[A Terrible Temptation by Charles Reade]@TWC D-Link bookA Terrible Temptation CHAPTER XIV 1/11
CHAPTER XIV. OF all the fools Nature produces with the help of Society, fathers of first-borns are about the most offensive. The mothers of ditto are bores too, flinging their human dumplings at every head; but, considering the tortures they have suffered, and the anguish the little egotistical viper they have just hatched will most likely give them, and considering further that their love of their firstborn is greater than their pride, and their pride unstained by vanity, one must make allowances for them. But the male parent is not so excusable.
His fussy vanity is an inferior article to the mother's silly but amiable pride.
His obtrusive affection is two-thirds of it egotism, and blindish egotism, too; for if, at the very commencement of the wife's pregnancy the husband is sent to India, or hanged, the little angel, as they call it--Lord forgive them!--is nurtured from a speck to a mature infant by the other parent, and finally brought into the world by her just as effectually as if her male confederate had been tied to her apron-string: all the time, instead of expatriated or hanged. Therefore the Law--for want, I suppose, of studying Medicine--is a little inconsiderate in giving children to fathers, and taking them by force from such mothers _as can support them;_ and therefore let Gallina go on clucking over her first-born, but Gallus be quiet, or sing a little smaller. With these preliminary remarks, let me introduce to you a character new in fiction, but terribly old in history-- THE CLUCKING COCK. Upon the birth of a son and heir Mr.Richard Bassett was inflated almost to bursting.
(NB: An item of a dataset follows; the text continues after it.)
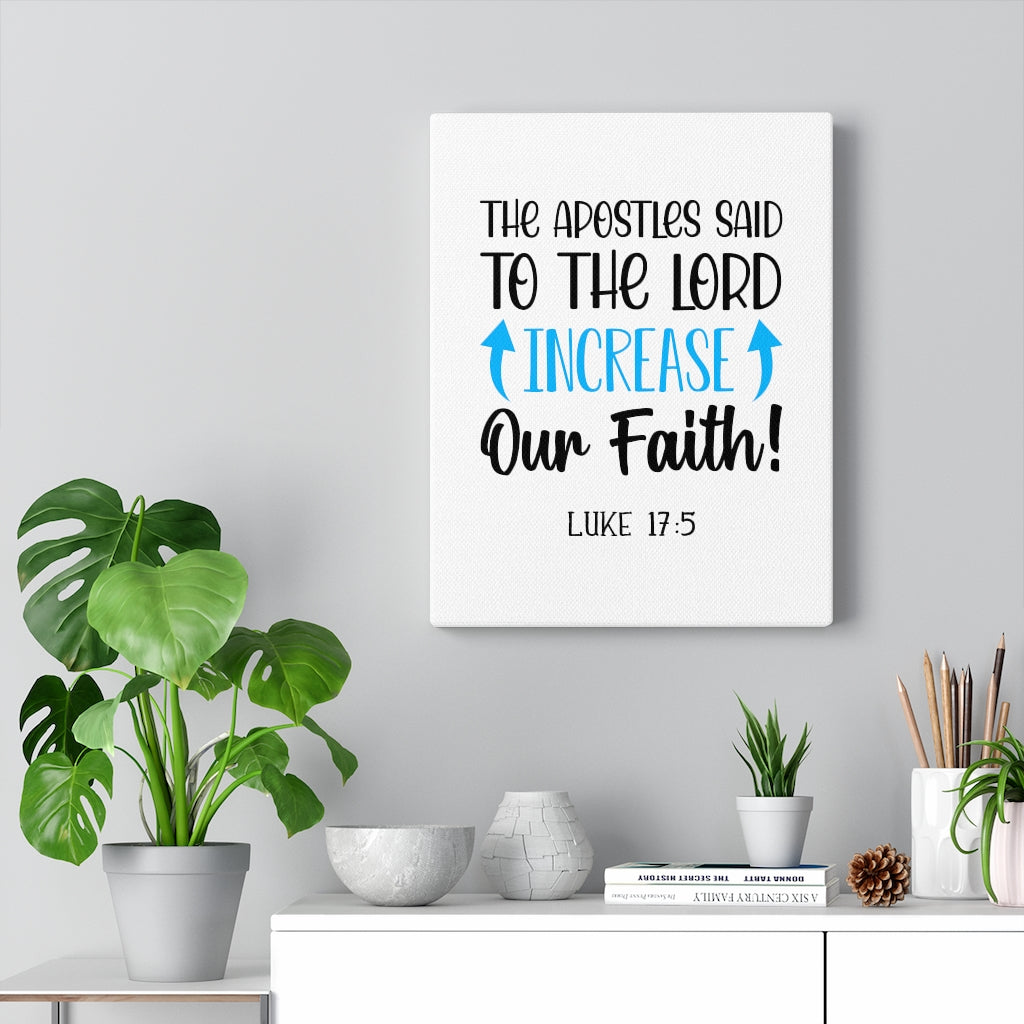 Scripture Walls Our Faith Luke 17:5 Bible Verse Canvas Christian Wall Art Ready to Hang Unframed-Express Your Love Gifts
He became suddenly hospitable, collected all his few friends about him, and showed them all the Boy at great length, and talked Boy and little else.
He went out into the world and made calls on people merely to remind them he had a son and heir. His self-gratulation took a dozen forms; perhaps the most amusing, and the richest food for satire, was the mock-querulous style, of which he showed himself a master. "Don't you ever marry," said he to Wheeler and others.